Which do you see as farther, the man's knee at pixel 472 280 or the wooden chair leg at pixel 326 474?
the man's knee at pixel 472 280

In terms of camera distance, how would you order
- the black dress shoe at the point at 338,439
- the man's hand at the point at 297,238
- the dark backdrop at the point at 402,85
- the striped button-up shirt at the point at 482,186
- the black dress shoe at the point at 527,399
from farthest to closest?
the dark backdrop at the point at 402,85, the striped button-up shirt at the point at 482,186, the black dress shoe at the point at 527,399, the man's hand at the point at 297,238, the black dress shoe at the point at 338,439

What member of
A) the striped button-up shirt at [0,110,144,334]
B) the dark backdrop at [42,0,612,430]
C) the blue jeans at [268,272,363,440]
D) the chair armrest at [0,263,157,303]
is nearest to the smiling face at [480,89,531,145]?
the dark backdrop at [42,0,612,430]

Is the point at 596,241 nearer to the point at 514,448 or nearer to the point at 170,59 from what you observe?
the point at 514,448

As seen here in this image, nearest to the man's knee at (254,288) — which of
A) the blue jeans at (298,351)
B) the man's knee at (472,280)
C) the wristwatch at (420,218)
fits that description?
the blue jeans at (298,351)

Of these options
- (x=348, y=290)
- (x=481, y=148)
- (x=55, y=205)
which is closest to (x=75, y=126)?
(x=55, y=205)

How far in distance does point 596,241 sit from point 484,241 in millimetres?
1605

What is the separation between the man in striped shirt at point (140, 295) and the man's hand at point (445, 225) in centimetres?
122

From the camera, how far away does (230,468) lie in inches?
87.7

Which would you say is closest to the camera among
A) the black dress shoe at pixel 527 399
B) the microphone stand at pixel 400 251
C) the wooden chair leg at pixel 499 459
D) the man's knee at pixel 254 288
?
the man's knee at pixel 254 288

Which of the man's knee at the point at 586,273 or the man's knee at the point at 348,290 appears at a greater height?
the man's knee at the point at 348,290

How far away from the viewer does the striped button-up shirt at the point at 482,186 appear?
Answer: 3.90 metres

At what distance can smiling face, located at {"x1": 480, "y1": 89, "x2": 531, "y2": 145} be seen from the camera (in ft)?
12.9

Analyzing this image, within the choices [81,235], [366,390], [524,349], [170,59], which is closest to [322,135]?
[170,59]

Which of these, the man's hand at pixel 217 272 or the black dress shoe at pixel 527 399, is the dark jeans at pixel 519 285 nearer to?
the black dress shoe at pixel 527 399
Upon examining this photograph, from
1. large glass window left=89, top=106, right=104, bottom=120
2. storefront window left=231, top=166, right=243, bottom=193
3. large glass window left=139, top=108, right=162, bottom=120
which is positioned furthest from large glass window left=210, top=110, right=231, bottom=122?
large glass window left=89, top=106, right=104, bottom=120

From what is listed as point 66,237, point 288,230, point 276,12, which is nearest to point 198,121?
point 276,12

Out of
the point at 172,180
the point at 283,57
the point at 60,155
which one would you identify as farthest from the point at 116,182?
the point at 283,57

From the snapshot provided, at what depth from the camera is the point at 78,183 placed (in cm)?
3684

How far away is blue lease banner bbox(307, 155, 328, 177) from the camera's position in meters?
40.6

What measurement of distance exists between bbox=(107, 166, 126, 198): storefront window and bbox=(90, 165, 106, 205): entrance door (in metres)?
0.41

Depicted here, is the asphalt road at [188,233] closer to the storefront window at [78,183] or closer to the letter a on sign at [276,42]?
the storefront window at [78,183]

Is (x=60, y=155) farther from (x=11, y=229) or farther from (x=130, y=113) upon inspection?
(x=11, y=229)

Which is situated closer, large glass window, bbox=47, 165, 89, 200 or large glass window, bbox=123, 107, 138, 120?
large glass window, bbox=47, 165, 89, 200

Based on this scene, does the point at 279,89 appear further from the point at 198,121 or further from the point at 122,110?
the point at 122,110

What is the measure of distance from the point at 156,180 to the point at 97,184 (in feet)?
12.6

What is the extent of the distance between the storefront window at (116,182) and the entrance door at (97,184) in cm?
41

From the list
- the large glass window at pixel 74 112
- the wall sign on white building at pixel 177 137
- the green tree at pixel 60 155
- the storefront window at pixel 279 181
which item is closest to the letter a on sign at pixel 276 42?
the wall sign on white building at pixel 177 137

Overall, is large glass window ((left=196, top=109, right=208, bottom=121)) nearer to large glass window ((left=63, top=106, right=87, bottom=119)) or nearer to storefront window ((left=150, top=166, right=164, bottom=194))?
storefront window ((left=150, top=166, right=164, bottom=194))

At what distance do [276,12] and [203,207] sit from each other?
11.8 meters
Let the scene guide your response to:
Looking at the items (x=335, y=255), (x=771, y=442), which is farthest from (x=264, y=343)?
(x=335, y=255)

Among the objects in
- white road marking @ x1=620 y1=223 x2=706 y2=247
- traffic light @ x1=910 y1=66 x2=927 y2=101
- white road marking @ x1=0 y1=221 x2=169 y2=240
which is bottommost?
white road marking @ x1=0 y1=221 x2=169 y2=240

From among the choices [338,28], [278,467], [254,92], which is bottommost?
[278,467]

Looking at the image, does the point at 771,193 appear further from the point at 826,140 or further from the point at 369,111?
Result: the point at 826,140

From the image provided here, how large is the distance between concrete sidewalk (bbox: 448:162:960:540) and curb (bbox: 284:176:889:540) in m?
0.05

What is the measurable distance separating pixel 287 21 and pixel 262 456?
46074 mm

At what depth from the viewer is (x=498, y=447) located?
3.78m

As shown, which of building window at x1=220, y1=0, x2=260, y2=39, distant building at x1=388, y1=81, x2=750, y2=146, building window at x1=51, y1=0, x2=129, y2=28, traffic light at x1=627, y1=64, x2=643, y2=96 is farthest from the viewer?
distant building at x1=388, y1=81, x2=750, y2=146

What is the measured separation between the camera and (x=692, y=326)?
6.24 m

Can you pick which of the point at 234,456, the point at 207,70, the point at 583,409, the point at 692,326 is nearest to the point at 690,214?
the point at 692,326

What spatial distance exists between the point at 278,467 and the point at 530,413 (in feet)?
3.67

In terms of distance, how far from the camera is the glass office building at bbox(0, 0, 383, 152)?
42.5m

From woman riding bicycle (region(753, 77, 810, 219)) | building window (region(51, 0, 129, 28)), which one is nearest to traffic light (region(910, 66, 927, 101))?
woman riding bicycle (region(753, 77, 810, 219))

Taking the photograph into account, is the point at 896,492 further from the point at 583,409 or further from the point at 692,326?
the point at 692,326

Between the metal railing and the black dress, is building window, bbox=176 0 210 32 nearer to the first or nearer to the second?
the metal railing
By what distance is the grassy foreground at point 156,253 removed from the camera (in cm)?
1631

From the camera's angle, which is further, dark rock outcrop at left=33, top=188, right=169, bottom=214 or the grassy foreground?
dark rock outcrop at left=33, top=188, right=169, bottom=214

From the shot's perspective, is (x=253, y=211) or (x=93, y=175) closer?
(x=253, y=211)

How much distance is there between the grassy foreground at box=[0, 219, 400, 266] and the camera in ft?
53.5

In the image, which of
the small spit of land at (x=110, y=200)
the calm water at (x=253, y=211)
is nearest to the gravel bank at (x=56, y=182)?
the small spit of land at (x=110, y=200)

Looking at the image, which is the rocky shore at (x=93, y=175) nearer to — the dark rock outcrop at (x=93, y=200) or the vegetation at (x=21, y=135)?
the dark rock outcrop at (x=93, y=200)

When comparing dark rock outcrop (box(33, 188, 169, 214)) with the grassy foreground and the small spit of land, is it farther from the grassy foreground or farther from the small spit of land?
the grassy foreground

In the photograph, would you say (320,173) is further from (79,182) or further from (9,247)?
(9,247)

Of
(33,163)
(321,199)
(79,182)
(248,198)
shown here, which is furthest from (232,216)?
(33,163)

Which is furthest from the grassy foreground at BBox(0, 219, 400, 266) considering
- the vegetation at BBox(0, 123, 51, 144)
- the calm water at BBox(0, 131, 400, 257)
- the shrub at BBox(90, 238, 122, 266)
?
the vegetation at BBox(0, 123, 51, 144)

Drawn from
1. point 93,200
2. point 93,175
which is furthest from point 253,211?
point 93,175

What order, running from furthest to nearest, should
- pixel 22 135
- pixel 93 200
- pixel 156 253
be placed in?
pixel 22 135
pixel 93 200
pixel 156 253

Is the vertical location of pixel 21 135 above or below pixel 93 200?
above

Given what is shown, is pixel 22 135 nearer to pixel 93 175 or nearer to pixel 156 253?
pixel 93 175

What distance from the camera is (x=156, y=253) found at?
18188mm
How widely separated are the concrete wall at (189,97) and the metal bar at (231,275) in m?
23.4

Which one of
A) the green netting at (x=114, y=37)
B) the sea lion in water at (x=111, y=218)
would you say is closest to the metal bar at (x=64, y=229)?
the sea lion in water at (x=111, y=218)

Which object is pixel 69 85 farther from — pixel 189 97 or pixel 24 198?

▸ **Direction**: Return precisely the lines of the records, starting with the line that holds "What order, running" and ending with the last one.

▸ **Solution for this exercise**:
What order, running from furthest to nearest, should
- pixel 22 135
- pixel 93 200
- pixel 156 253
be placed in?
pixel 22 135
pixel 93 200
pixel 156 253

Is the vertical location of pixel 21 135 above or below pixel 93 200?
above

Given what is shown, is pixel 22 135 nearer to pixel 93 175 or nearer to pixel 156 253?
pixel 93 175

What distance from the camera is (x=156, y=253) found at?
18188mm
How widely separated are the concrete wall at (189,97) and the metal bar at (231,275) in m?
23.4

Which one of
A) the green netting at (x=114, y=37)
B) the sea lion in water at (x=111, y=218)
would you say is closest to the metal bar at (x=64, y=229)?
the sea lion in water at (x=111, y=218)

Which object is pixel 69 85 farther from — pixel 189 97 or pixel 24 198?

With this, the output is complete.